◆ Exercise description: Continue the article on Ai2's MolmoBot robotics model from the point where it stops.

◆ Selected extract:

The cost and labor bottleneck of physical AI training has long favored a handful of well-resourced labs — Google DeepMind‘s RT-1 required 130,000 episodes gathered over 17 months by human operators, while the DROID project accumulated 76,000 teleoperated trajectories across 13 institutions. Ai2 is now proposing a structurally different approach.
The Allen Institute for AI has released MolmoBot, an open robotic manipulation model suite trained entirely on synthetic data. According to the announcement, the team built a procedural trajectory generation system called MolmoSpaces, combining the MuJoCo physics engine with aggressive domain randomization across objects, viewpoints, lighting, and dynamics. The resulting dataset, MolmoBot-Data, contains 1.8 million expert manipulation trajectories — produced without a single hour of human teleoperation.
“Most approaches try to close the sim-to-real gap by adding more real-world data,” said Ranjay Krishna, Director of the PRIOR team at Ai2. “We took the opposite bet: that the gap shrinks when you dramatically expand the diversity of simulated environments, objects, and camera conditions.”

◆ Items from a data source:
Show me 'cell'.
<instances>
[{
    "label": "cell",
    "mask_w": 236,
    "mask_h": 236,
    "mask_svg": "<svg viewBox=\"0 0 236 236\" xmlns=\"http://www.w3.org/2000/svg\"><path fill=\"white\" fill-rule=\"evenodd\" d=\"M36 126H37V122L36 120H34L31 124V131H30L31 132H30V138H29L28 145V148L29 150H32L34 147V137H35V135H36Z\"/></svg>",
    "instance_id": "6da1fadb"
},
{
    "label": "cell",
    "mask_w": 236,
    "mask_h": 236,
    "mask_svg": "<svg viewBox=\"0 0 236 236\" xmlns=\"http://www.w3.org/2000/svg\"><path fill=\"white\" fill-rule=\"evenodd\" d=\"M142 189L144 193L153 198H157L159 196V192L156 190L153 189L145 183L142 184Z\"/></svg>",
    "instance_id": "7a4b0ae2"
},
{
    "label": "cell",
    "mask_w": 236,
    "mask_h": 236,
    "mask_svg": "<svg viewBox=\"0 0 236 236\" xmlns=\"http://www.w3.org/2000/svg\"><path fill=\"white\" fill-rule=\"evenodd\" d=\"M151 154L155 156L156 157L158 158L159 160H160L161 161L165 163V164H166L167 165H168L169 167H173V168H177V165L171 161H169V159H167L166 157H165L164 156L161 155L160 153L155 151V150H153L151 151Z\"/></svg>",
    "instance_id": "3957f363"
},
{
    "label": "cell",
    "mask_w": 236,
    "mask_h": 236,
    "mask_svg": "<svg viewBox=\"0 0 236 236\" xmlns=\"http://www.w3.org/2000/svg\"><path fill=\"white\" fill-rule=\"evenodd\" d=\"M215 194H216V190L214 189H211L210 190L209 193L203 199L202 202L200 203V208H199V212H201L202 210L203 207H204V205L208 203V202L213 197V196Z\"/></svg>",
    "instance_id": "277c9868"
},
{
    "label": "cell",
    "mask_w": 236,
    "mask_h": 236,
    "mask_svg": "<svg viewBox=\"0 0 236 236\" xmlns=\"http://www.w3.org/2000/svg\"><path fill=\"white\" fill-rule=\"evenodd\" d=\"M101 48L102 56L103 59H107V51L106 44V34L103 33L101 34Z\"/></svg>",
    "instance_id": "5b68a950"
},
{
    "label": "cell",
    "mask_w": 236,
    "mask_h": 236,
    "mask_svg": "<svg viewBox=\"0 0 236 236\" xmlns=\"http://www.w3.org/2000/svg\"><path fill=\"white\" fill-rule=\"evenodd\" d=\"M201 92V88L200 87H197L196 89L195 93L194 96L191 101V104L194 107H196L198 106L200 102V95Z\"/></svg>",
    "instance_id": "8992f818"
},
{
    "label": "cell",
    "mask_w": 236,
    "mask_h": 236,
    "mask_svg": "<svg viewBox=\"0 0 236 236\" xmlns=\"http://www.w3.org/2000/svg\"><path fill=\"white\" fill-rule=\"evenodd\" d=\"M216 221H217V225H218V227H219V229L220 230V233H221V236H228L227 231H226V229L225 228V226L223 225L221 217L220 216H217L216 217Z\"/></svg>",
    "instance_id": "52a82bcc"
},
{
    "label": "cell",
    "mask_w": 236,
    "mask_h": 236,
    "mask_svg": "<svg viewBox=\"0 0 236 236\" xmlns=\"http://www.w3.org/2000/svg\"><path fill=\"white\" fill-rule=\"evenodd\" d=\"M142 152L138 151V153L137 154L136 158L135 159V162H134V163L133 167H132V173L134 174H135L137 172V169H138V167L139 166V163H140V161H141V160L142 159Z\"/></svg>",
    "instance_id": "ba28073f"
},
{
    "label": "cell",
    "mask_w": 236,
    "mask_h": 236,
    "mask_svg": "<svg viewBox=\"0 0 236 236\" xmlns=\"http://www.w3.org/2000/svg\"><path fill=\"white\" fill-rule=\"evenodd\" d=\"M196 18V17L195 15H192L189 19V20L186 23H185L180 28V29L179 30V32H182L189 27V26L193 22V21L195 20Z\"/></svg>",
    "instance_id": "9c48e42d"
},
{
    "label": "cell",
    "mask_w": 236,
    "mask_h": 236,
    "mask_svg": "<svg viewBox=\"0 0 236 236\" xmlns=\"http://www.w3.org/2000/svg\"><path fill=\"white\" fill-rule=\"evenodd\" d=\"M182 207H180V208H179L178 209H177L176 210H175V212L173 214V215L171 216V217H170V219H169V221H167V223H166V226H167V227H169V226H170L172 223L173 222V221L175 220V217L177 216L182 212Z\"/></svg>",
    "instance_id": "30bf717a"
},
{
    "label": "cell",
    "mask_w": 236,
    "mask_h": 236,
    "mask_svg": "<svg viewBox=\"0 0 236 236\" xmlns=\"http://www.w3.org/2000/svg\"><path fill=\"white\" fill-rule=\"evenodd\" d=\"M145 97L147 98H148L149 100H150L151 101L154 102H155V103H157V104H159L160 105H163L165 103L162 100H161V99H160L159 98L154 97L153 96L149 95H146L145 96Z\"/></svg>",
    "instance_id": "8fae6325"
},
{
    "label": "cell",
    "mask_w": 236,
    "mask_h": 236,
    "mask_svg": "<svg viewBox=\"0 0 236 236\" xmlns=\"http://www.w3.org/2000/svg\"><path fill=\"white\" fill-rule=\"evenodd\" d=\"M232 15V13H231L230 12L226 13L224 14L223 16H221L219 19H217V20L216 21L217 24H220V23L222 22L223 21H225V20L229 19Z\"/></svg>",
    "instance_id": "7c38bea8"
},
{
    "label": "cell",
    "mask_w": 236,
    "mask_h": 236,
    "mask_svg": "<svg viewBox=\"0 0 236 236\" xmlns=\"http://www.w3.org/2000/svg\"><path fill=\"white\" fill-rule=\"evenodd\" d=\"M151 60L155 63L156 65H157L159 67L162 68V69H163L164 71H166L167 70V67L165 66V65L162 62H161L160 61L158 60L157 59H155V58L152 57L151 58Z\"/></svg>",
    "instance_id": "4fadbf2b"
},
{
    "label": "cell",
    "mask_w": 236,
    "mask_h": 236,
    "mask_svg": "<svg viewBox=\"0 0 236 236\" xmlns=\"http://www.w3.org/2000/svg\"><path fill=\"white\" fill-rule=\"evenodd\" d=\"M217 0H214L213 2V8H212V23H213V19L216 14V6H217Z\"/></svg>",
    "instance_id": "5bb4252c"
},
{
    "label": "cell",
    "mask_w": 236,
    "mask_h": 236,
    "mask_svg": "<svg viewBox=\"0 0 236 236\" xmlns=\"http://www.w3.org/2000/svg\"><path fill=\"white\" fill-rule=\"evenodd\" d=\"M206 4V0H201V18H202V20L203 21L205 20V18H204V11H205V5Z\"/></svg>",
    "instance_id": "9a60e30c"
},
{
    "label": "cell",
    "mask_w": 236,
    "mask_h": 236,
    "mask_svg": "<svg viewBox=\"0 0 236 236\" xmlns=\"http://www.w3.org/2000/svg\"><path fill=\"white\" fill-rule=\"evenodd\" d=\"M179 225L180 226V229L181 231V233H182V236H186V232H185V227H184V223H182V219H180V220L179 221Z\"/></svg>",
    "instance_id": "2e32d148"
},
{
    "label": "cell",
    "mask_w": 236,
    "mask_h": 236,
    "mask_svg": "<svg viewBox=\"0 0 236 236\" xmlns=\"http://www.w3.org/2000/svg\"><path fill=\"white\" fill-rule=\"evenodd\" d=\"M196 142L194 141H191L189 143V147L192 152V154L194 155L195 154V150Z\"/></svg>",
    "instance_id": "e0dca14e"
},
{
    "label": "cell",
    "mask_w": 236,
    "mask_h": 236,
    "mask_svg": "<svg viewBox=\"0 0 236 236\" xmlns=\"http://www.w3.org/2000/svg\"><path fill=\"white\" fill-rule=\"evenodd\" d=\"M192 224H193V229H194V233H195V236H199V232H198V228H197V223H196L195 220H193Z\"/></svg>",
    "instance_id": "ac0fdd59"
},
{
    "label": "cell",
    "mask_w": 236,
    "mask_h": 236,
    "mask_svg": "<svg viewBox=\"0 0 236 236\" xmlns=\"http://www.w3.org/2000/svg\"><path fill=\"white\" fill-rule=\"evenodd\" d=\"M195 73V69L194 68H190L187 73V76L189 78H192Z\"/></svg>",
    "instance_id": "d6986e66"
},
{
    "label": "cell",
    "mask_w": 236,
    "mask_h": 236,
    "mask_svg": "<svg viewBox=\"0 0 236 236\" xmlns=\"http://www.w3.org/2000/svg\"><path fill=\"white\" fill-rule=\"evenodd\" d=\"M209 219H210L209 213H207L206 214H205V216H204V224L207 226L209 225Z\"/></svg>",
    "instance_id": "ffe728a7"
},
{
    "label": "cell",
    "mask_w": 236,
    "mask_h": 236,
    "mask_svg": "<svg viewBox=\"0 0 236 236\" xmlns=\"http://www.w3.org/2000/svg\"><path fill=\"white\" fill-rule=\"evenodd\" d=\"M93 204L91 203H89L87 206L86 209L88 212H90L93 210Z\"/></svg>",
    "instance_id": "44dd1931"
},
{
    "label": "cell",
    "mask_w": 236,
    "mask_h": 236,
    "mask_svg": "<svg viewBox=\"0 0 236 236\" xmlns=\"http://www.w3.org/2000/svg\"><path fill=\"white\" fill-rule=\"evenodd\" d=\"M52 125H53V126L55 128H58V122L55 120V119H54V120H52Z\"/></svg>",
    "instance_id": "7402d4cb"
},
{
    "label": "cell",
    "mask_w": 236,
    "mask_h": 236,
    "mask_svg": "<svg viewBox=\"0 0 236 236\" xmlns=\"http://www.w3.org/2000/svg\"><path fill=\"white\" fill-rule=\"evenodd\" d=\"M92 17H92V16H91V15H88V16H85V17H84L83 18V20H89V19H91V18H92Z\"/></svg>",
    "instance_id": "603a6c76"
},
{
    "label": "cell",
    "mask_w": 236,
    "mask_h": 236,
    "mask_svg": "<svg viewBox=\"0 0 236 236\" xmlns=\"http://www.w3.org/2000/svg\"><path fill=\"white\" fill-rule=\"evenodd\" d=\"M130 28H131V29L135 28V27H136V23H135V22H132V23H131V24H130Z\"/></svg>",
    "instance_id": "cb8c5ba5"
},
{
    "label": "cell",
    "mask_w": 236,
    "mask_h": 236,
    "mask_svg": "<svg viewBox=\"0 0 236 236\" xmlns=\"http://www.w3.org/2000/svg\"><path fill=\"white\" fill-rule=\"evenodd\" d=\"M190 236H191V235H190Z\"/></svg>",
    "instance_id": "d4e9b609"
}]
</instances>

◆ Answer to this exercise:
Pipeline Economics and Architecture
The throughput numbers illustrate why the economics matter. Running on 100 Nvidia A100 GPUs, the pipeline generated approximately 1,024 episodes per GPU-hour — translating to over 130 hours of robot experience for every hour of wall-clock time. The team reports this as nearly four times the data throughput of real-world collection methods.
MolmoBot encompasses three policy classes tested on two hardware platforms: the Rainbow Robotics RB-Y1 mobile manipulator and the Franka FR3 tabletop arm. The primary model uses a Molmo2 vision-language backbone to process multiple timesteps of RGB observations alongside language instructions. MolmoBot-SPOC offers a lightweight transformer variant for edge deployments with constrained compute. MolmoBot-Pi0 adopts a PaliGemma backbone mirroring Physical Intelligence‘s π0 architecture, enabling direct performance benchmarking.
On tabletop pick-and-place tasks, the primary MolmoBot model achieved a 79.2 percent success rate in zero-shot transfer to real-world conditions — with no fine-tuning on real data. Physical Intelligence‘s π0.5, trained on extensive real-world demonstrations, achieved 39.2 percent on the same evaluation. For mobile manipulation, the policies completed tasks including door approach, grasp, and full-range pulling motions.
Open Release and Research Access
Ai2 is releasing the full stack: training data, generation pipelines, and model architectures. This structure allows organizations to audit, adapt, and deploy without dependence on proprietary data infrastructure or vendor lock-in — a deliberate contrast to how capability concentration has developed in the field.
“Our mission is to build AI that advances science and expands what humanity can discover,” said Ali Farhadi, CEO of Ai2. “Demonstrating transfer from simulation to reality is a meaningful step in that direction.”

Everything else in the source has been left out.